MatX, a startup designing chips that assist massive language fashions, has raised a Sequence A of roughly $80 million, three sources say, lower than a yr after elevating its $25 million seed spherical.
Spark Capital led the funding, valuing the corporate at a pre-money valuation within the mid-$200 million vary and a post-money valuation of the low $300 million vary, an individual who reviewed the deal advised TechCrunch.
MatX was co-founded two years in the past by Mike Gunter, who beforehand labored at Google on the design of Tensor Course of Models (TPUs), the tech large’s AI chips, and Reiner Pope, who additionally got here from Google’s TPU group, the place he wrote AI software program.

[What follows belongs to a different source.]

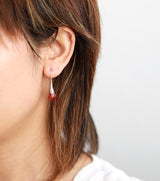 Boho Earrings, Dangle Earrings, Purple Amethyst and Red Jasper - Wild Rose Boho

Gunter and Pope hope to assist ease the scarcity of chips designed to deal with AI workloads. They are saying the candy spot for his or her chips are AI workloads of “at the very least” 7 billion, and “ideally” 20 billion or extra activated parameters. And so they boast that their chips ship excessive efficiency at extra inexpensive costs, in response to MatX’s web site. The startup says its chips are notably good at scaling to massive clusters due to MatX’s superior interconnect, aka the communication pathways that AI chips use to switch info.
The pair advised Bloomberg that the corporate’s aim is to make its processors ten instances higher at coaching LLMs and delivering outcomes than NVIDIA’s GPUs. The Data reported final month that MatX was seeking to elevate between $75 million and $100 million for the spherical.
The startup’s seed spherical was introduced final December led by high-profile AI angel buyers Nat Friedman, former CEO of GitHub; and Daniel Gross, who beforehand ran search and AI at Apple after Apple purchased his startup, Cue, in 2013. Friedman and Gross incessantly angel make investments collectively. Now, Gross has cofounded a brand new AI firm, Protected Superintelligence, with former OpenAI chief scientist Ilya Sustkever.
Firms designing chips have seen an elevated curiosity from buyers amid the AI increase and stratospheric demand for NVIDIA’s processors. Groq, a chip startup that was based by a former TPU engineer Jonathan Ross, noticed its valuation almost triple to $2.8 billion in August up from its earlier valuation of $1 billion set in April.
MatX and Spark didn’t reply to a request for remark.